Note that Morse does not equate the time spent gambling at work with lost production. There it might have a point. Rather, the firm identifies time lost with impaired productivity: bizarrely, Morse headlines its press release with a lament about ‘£306m per year of lost productivity’. Yet this kind of cavalier approach to research issues is continued through the use of the headline-grabbing category of addiction. It does not seem to have occurred to our consultants that bad, fearful and directionless management may lead to people going on gambling binges at work – nor that such binges fail to conform to what you and I would recognise as real addiction.

And suppose that IT departments did try to ban using company computers to play, say, online poker. Do we really believe that such prohibitions work in practice? From the original Prohibition of alcohol in America (1920-33) to the prohibition of non-Jamie Oliver food in British schools, bans on different kinds of consumption and leisure behaviour have proved extraordinarily difficult for the state to enforce. Even if online gambling were to be eradicated from work, Friends Reunited or online dating would spring up to take its place. The mind-numbing homogeneity of most work today would see to that.

The gambling panic in wider perspective

There are two final aspects of the new panic that deserve a brief word.

First, the BMA paper is a striking example of how academic enquiry today backs up today’s therapy-to-victim discourse of ‘addiction’. Mentioned more than 100 times in the paper is Dr Mark Griffiths.
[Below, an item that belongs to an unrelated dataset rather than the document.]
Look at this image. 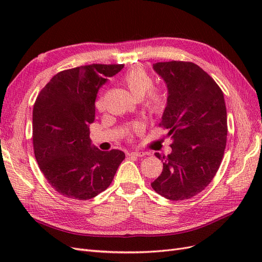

And who is he? He is contributing author of the paper. In a special panel devoted to the man, the paper says:

‘Professor Mark Griffiths is a Chartered Psychologist and Director of the International Gaming Research Unit (IGRU) at Nottingham Trent University. The IGRU is the UK’s largest gambling research unit and conducts research in the area of gaming, risk taking and interactive technologies. Professor Griffiths is Europe’s only Professor of Gambling Studies and has researched and written widely on gambling and gambling addictions. He has received seven national and international awards for his gambling research….’ (11)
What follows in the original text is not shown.